This study focuses on screening for the biological potential (antioxidant and antiproliferative) of aqueous infusions of four medicinal plants: Calendula officinalis L., Chelidonium majus L., Teucrium chamaedrys L. and Alchemilla vulgaris L. These plant species are well documented in reports on herbal medicine. Calendula officinalis L. (Asteraceae) is known for its multiple biological activities (antioxidant, anti-inflammatory, antibacterial and antifungal) (7). In traditional medicine, it is used to treat wounds, ulcers, herpes, scars and skin damage (8). The most important flavonoids of C. officinalis are rutin, isorhamnetin and quercetin (7). Extracts from Chelidonium majus L. (Papaveraceae) show antibacterial, antiviral, antifungal and anti-inflammatory effects (9). The species is important in herbal medicine as a remedy for whooping cough, chronic bronchitis, asthma, gallstones, insomnia and anxiety (10,11). Derivatives of kaempferol, quercetin and isorhamnetin (kaempferol-3-O-rutinoside, quercetin-3-O-rutinoside and isorhamnetin-3-O-glucoside) have been identified as the most important phenolic compounds of C. majus (12). Teucrium chamaedrys L. (Lamiaceae) is used in herbal medicine for the treatment of digestive disorders, asthma, conjunctivitis and cough, as it has multiple biological effects such as antimicrobial, antiviral, antioxidant and anti-inflammatory properties (13). However, some authors reported the hepatotoxic effect of T. chamaedrys tea/decoction (14,15). The most characteristic flavonoids of T. chamaedrys are the flavones apigenin and luteolin (16). Extracts from Alchemilla vulgaris L. (Rosaceae) showed remarkable antioxidant and anti-inflammatory activities (17). Scientific data support its multiple biological effects (neuroprotective, gastroprotective, antimicrobial, cytotoxic and antioxidant) (18). The most important flavonoids in A. vulgaris are catechin and quercetin (19).

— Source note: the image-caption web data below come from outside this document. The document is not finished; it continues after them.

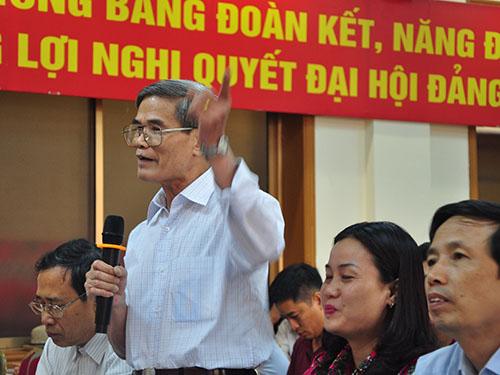 """Ông Nguyễn Văn Ngọc: """"Đến cậu lái taxi tôi gặp cũng nói rất hăng hái rằng sẽ sẵn sàng khi Tổ quốc gọi""""Ảnh: TRỌNG ĐỨC"""
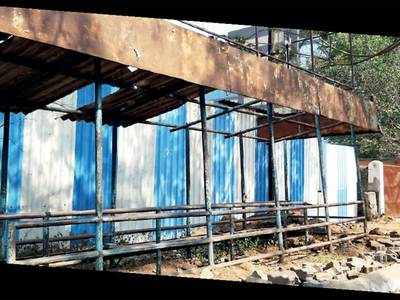 Bhosari MIDC bus stop leaves commuters irate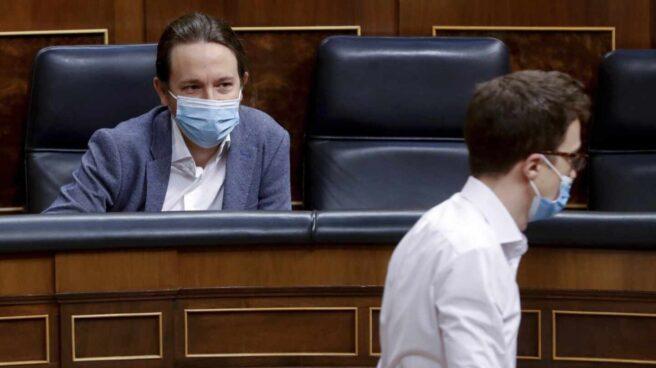 Iglesias mira a Errejón en una sesión en el Congreso de los Diputados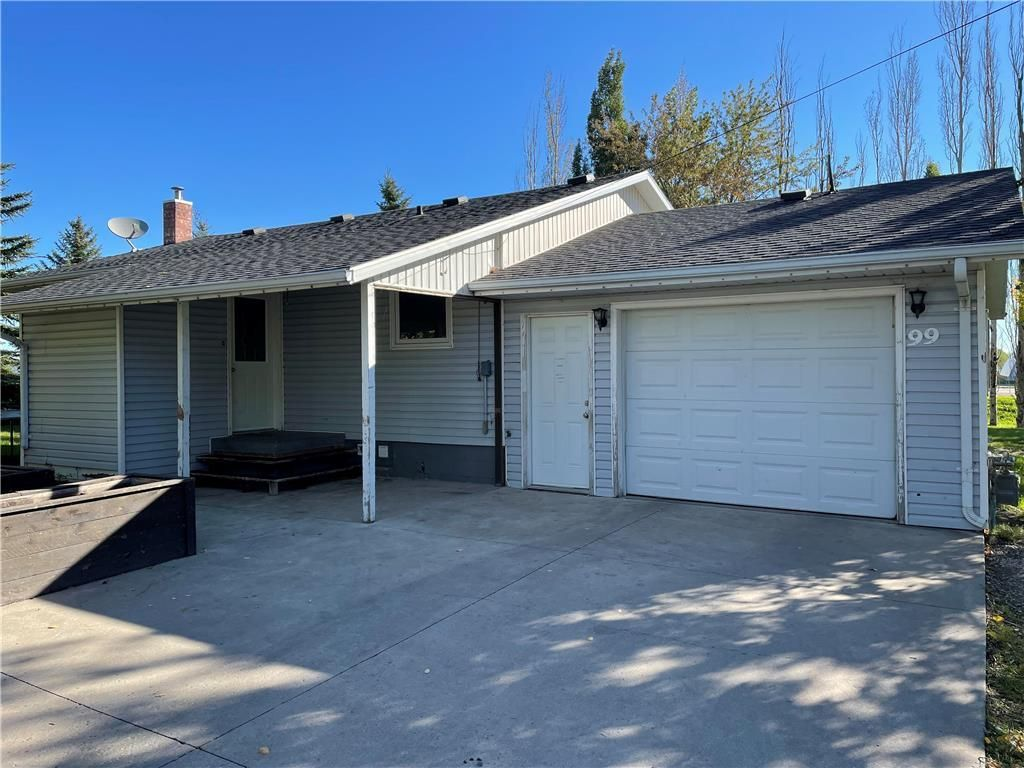Main Photo: 99 River Avenue in Plum Coulee: House for sale : MLS®# 202122931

The aim of this study is to comparatively analyse the total phenolic content and dominant flavonoids in aqueous infusions of selected medicinal plants and their biological potential (antioxidant and antiproliferative). Total phenols were determined spectrophotometrically, while a new RP-HPLC method was developed to optimise the separation, tentative identification and quantification of flavonoid glycosides and aglycones. The antioxidant potential of the prepared aqueous infusions was determined using three antioxidant methods: 2,2-diphenyl-1-picrylhydrazyl (DPPH) radical assay, Fe(III) reducing antioxidant power (FRAP) assay and oxidation stability of oils and fats (Rancimat) test. The antiproliferative activity was tested on three human cancer cell lines: breast cancer cells (MDA-MB-231), bladder cancer cells (T24) and lung cancer cells (A549).
MATERIALS AND METHODS
Plant material and preparation of aqueous herbal infusions
The dried plant material was purchased in a phytopharmacy shop in Split (Croatia): Calendula officinalis L. (flower) and aerial parts of Chelidonium majus L., Teucrium chamaedrys L. and Alchemilla vulgaris L. The plant material was identified in the Department of Biology, at the Faculty of Science (Zagreb, Croatia). The procedure for preparing the aqueous infusion was as follows: 15 g of the plant material was infused in 200 mL of boiling distilled water for 30 min with occasional stirring, filtered through Whatman paper No. 1 and concentrated to dryness under vacuum using a rotary evaporator (Rotavapor® R-200; Büchi, Flawil, Switzerland). The obtained residue was dissolved in distilled water to a final concentration of 60 mg/mL. The prepared samples were stored at –20 °C until analysis.
Total phenolics
Total phenolic content (TPC) was determined using the Folin-Ciocalteu reagent and the results were expressed in milligram of gallic acid equivalents (GAE) per L (20). Briefly, this method is based on the capacity of Folin-Ciocalteu reagent (a phosphomolybdo-tungsten hetero acid) to react with phenols and generate intense blue colour. The absorbance was recorded by Perkin-Elmer Lambda EZ 201 (Waltham, MA, USA) at 756 nm.
RP-HPLC analysis
The Agilent 1100 Series (Agilent Technologies, Waldbronn, Germany) system was used for reversed phase-high performance liquid chromatography (RP-HPLC) analyses, equipped with the guard column Zorbax Rx-C18 (4.6 mm×12.5 mm, d(particle)=5 μm) and a non-polar column Poroshell 120 SB C-18 (4.6 mm×75 mm, d(particle)=2.7 μm). The solvents used (acetonitrile, methanol and glacial acetic acid purchased from Sigma-Aldrich GmbH, Merck (Taufkirchen, Germany) were the same as in our previous study (21). The profile of solvents A and B was: 100 % A and 0 % B for 0 min, 91 % A and 9 % B for 6 min, 63 % A and 37 % B for 20 min, 0 % A and 100 % B for 22 min, 0 % A and 100 % B for 27 min, and 100 % A and 0 % B for 30 min. A volume of 5 µL of each extract was injected at a flow rate of 1.0 mL/min. The column temperature was 30 °C and the absorbance was measured at λ=360 nm. The components were identified based on their retention times, UV spectra compared to commercial standards, and co-injections with standards. For quantification purposes, eight known concentrations of the mixed standard solution were made and calibration curves were calculated. The calibration curves are shown inTable S1 along with their R2 values. Results are expressed in mg/kg of plant dry mass with standard deviation (S.D.).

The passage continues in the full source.